Die verwitterten Aufbauten der "Dora" wurden bereits abgerissen. Jetzt liegt hier nur noch ein rund 20 Meter langer und 20 Tonnen schwerer Schiffsrumpf. Dieser ist von Rost befallen, mit Moos bewachsen, die Holzplanken sind löchrig. Auf dem Deck liegen ein Anker, ein Hammer und ein vergilbter Rettungsring.

Das Grundstück an der Uferstraße mitsamt "Dora" hatte Holger Hartmann 1988 gekauft und betrieb zunächst das Lokal weiter: "Wir hatten immer volles Haus. Aber dann kam die Wende und es ging bergab." Deshalb wurde "Dora" zur Videothek, aber auch das Geschäft lief nach kurzer Zeit nicht mehr: "Dann kam mir die Idee, einen Puff auf dem Schiff zu eröffnen. Wir hatten hier das St. Pauli von Premnitz", sagt Hartmann lachend.

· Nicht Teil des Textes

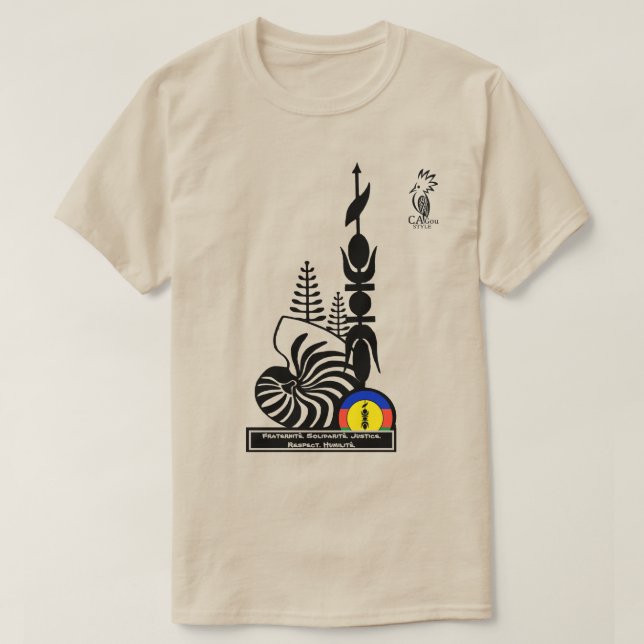 T-shirt T-shirt/Fraternité. Solidarité. Justice. R (Frente do Design)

Inzwischen hievt der Kran den Dampfer behutsam auf den Schwerlasttransporter. Nach etwa 45 Minuten ist die Mission beendet, und dem Vereinsvorsitzenden Matthias Kruse rinnen die Schweißperlen von der Stirn: "Jetzt beginnt für ,Dora\' ein neues Leben. Wir werden wieder ein Schmuckstück aus ihr machen."

Behörden müssen noch zustimmen

Doch bis das älteste Dampfschiff Deutschlands wieder Alsterwasser unter dem Kiel haben wird, ist es noch ein langer Weg. Auf der Werft in Dresden-Laubegasten wird das Schiff zunächst vermessen, und danach sollen die Details der Restaurierung geplant werden. Die Kosten für die Instandsetzung schätzte Kruse auf rund 300000 Euro. Allerdings knüpft der Verein die Restaurierung an eine Bedingung: "Wir müssen von den Hamburger Behörden vorher eine Genehmigung dafür erhalten, dass der Dampfer nach der Restaurierung auch wieder auf der Alster fahren darf."

Vor einem halben Jahr platzte eine neue Meldung in die hoffnungsvoll begonnene Wiederbelebung der "Dora". Die Laubegaster Werft ist pleite. Sie hat sich bei der Auftragsübernahme für Großfähren nach Afrika verkalkuliert. Beruhigend wirkt, dass die Werftleitung trotz der Insolvenz den Betrieb weiterführen möchte. Sie ist trotz allem doch zuversichtlich. So ist also doch zu hoffen, dass die Wiederherstellung der "Dora" in ihrer alten Form als "Nixe" doch wieder Fahrt aufnimmt.

Ein Anruf bei der Alsterdampfschifffahrt darf beruhigen: Die Werft Laubegast arbeitet weiter, auch an der "Dora" bzw. "Nixe". Es ist noch Zukunftsvision: Wenn die Havelberger die Hansestadt Hamburg besuchen werden, können sie mit ihrer "Dora" eine Alstertour machen. Auf Wiedersehen in Hamburg!